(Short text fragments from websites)
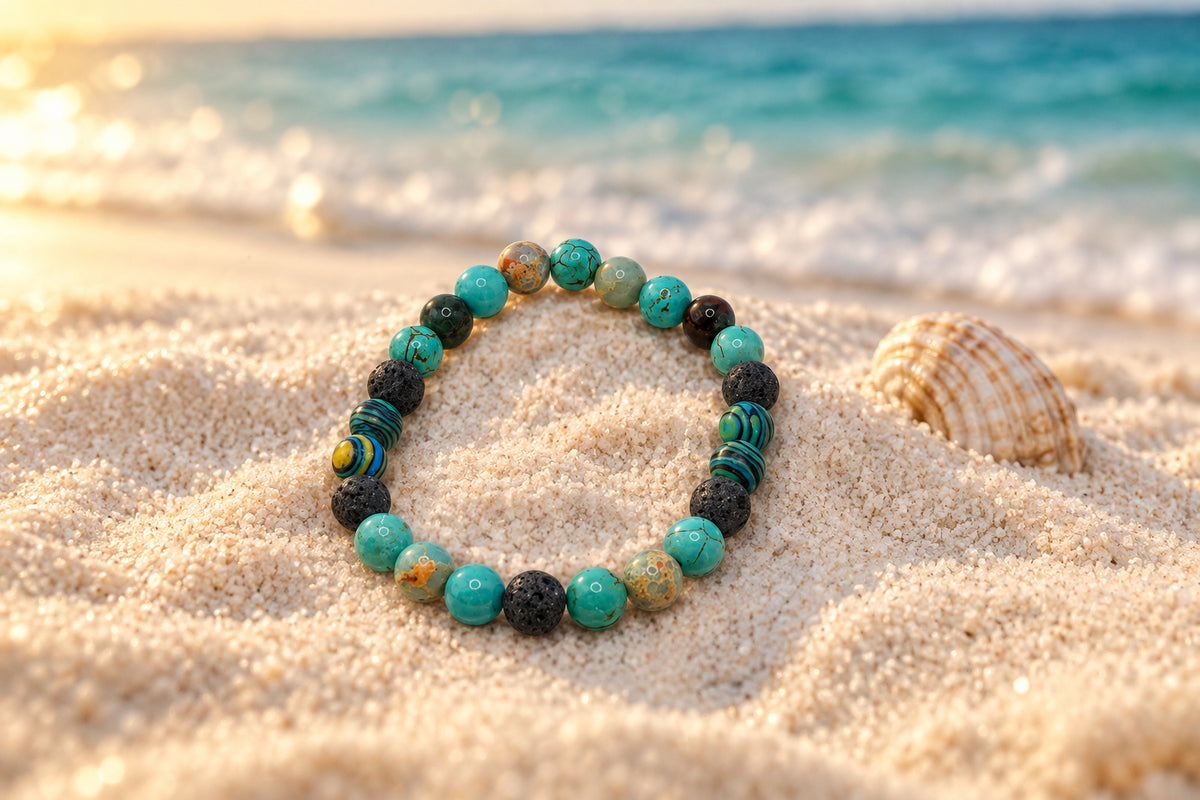 A beaded stretch bracelet featuring a mix of turquoise, dark gray, and light beige marbled beads, displayed on a neutral gray background.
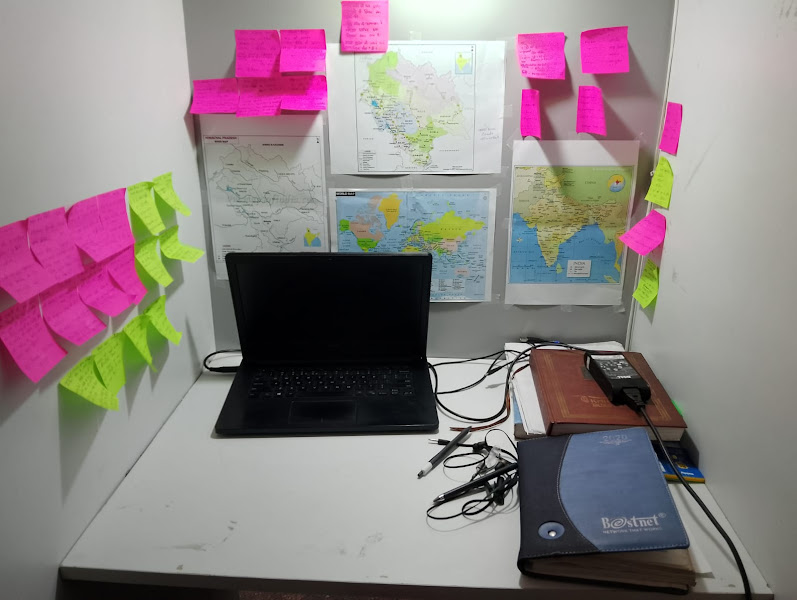 Personal study desk at Yadav Library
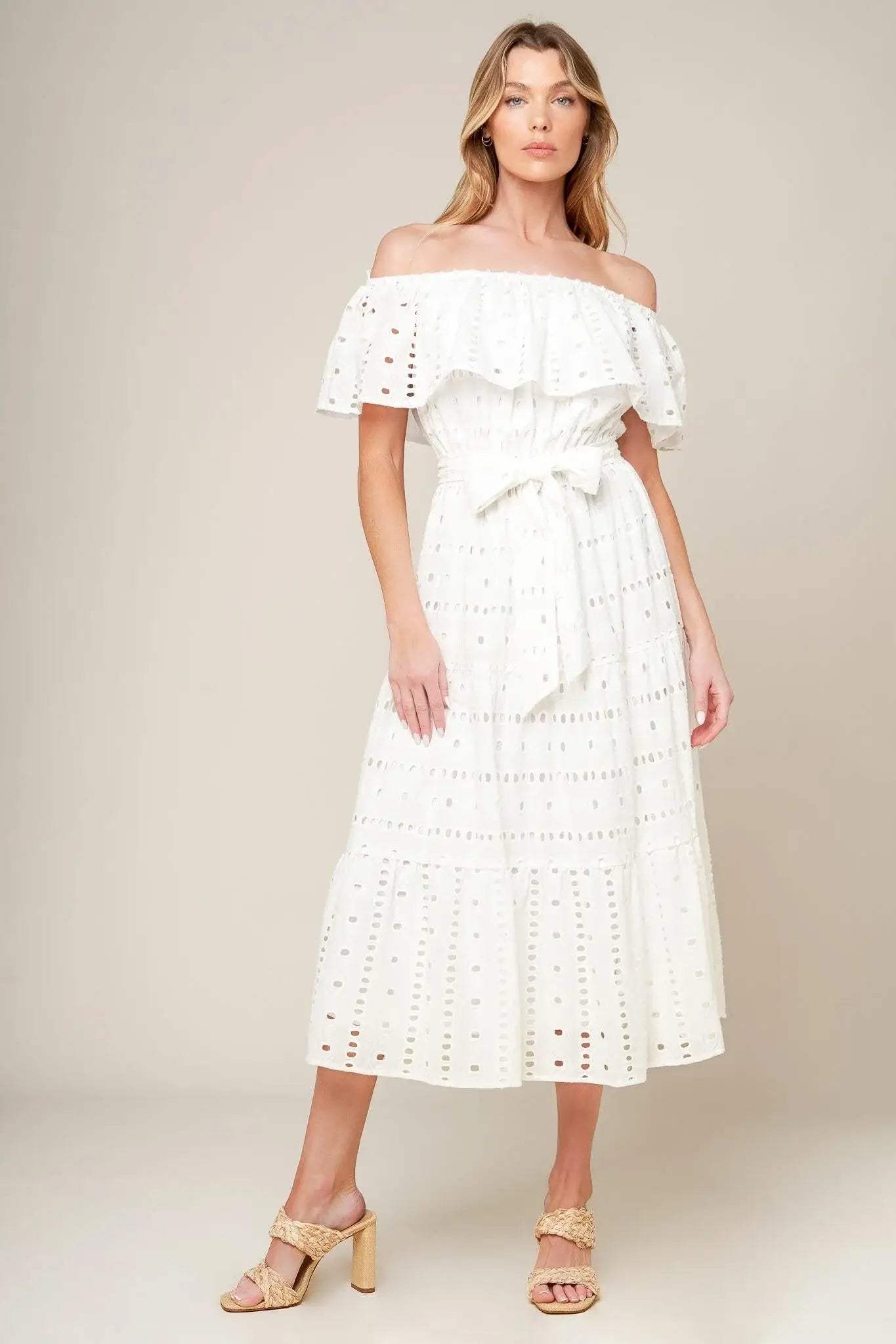 CATCHING MY BREATH EYELET MIDI DRESS - Flying Tomato - Flyclothing LLC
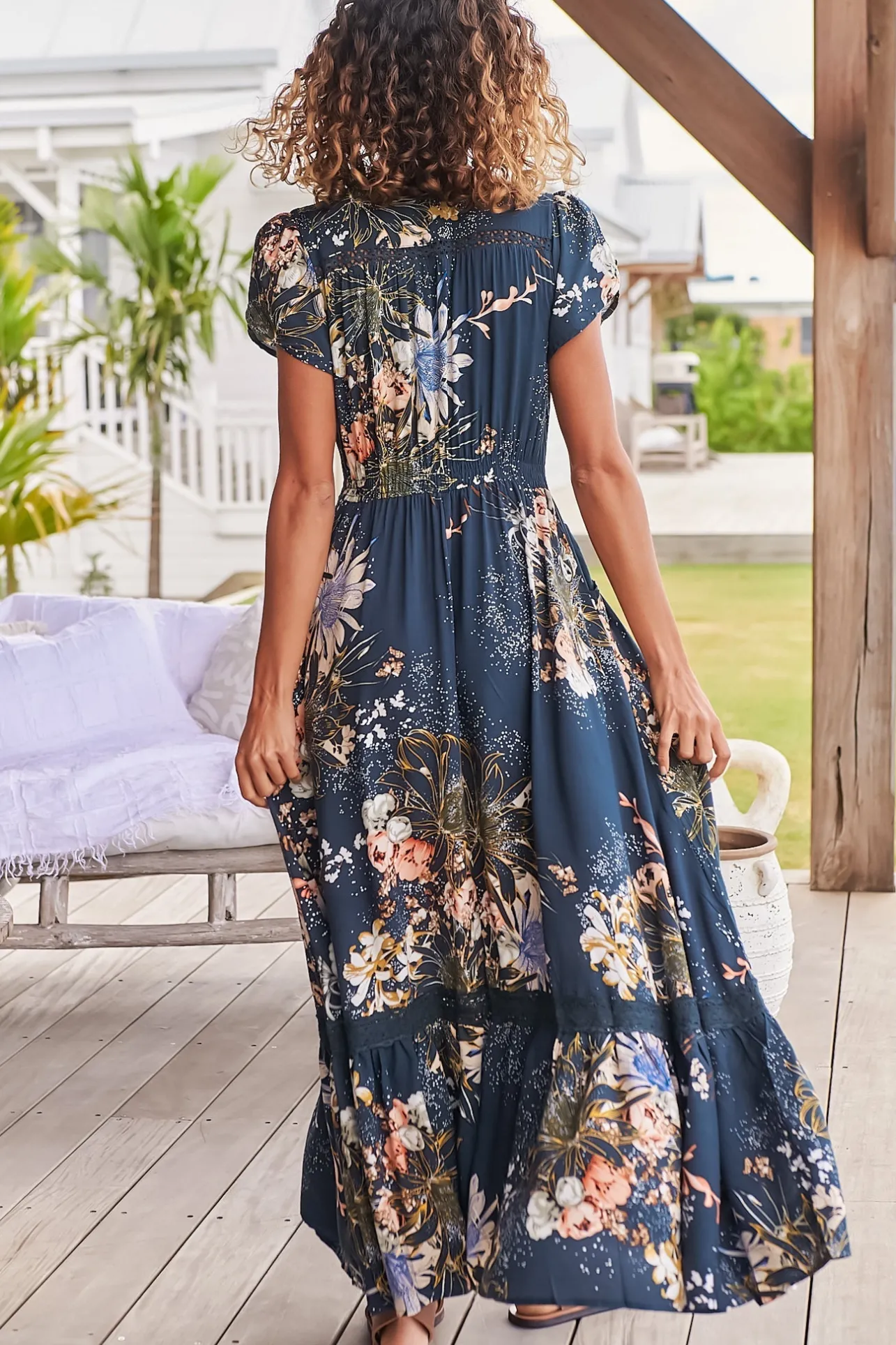 Carmen Maxi Dress - Butterfly Cap Sleeve Button Down A Line Dress with Lace Trim in Indigo Print>Jaase Clearance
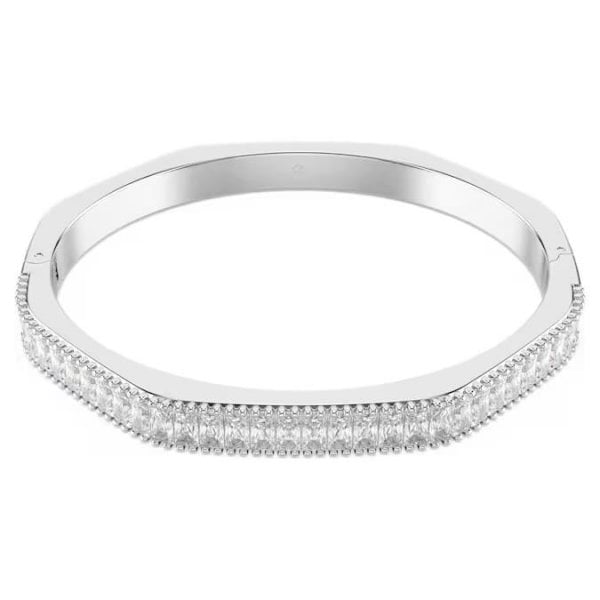 Matrix bangle, Baguette cut, White, Rhodium, M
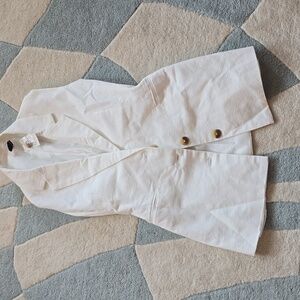 White Sleeveless Blazer with Gold Buttons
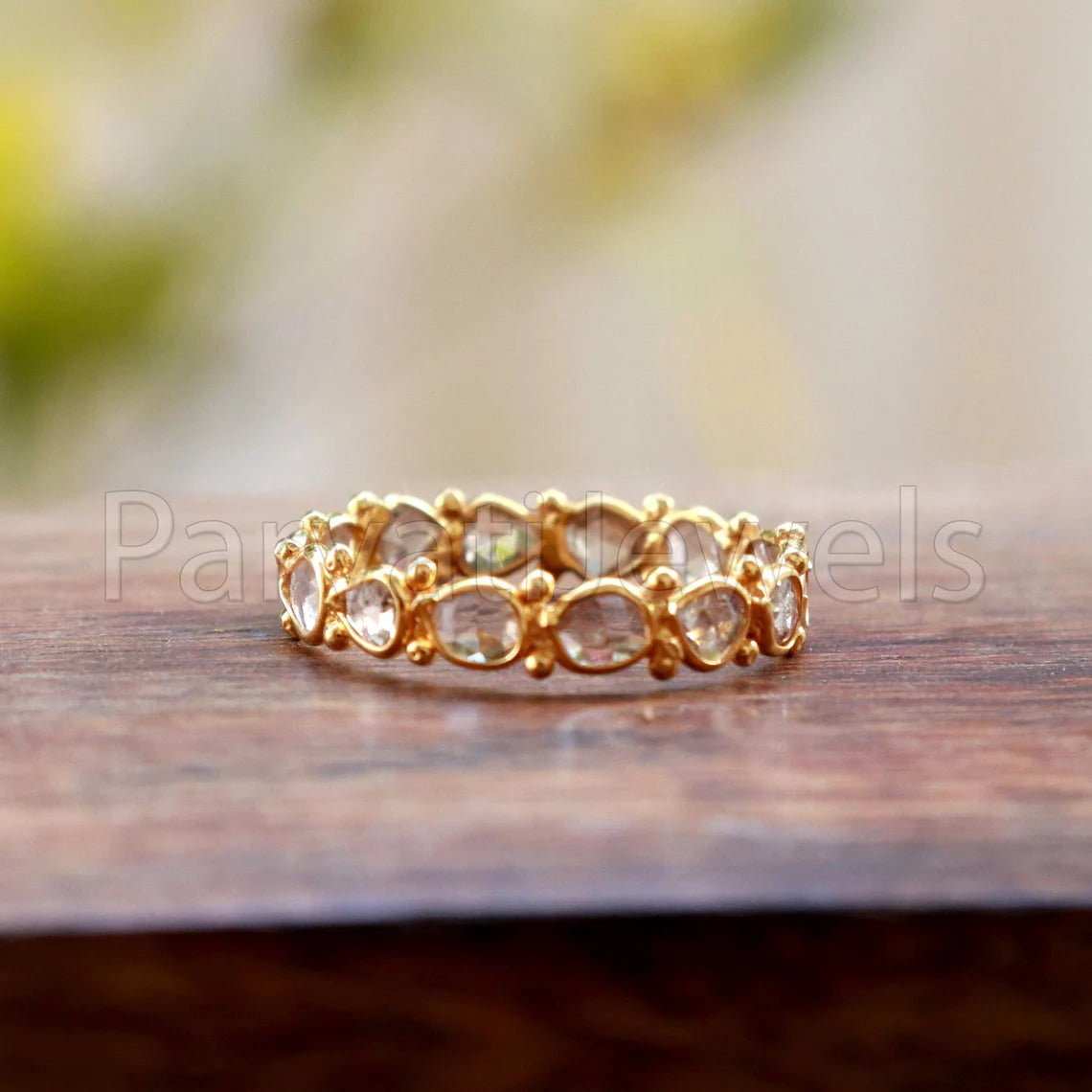 English Polki Diamond Eternity Band Ring, 18k Solid Gold Ring, Handmade Eternity Gold Ring, Diamond Polki Engagement Ring, Wedding Band Ring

■ PROBLEM ■
Write out the data exactly, and exclude every picture it holds.

■ ANSWER TO THIS EXERCISE ■
 A beaded stretch bracelet featuring a mix of turquoise, dark gray, and light beige marbled beads, displayed on a neutral gray background.
 Personal study desk at Yadav Library
 CATCHING MY BREATH EYELET MIDI DRESS - Flying Tomato - Flyclothing LLC
 Carmen Maxi Dress - Butterfly Cap Sleeve Button Down A Line Dress with Lace Trim in Indigo Print>Jaase Clearance
 Matrix bangle, Baguette cut, White, Rhodium, M
 White Sleeveless Blazer with Gold Buttons
 English Polki Diamond Eternity Band Ring, 18k Solid Gold Ring, Handmade Eternity Gold Ring, Diamond Polki Engagement Ring, Wedding Band Ring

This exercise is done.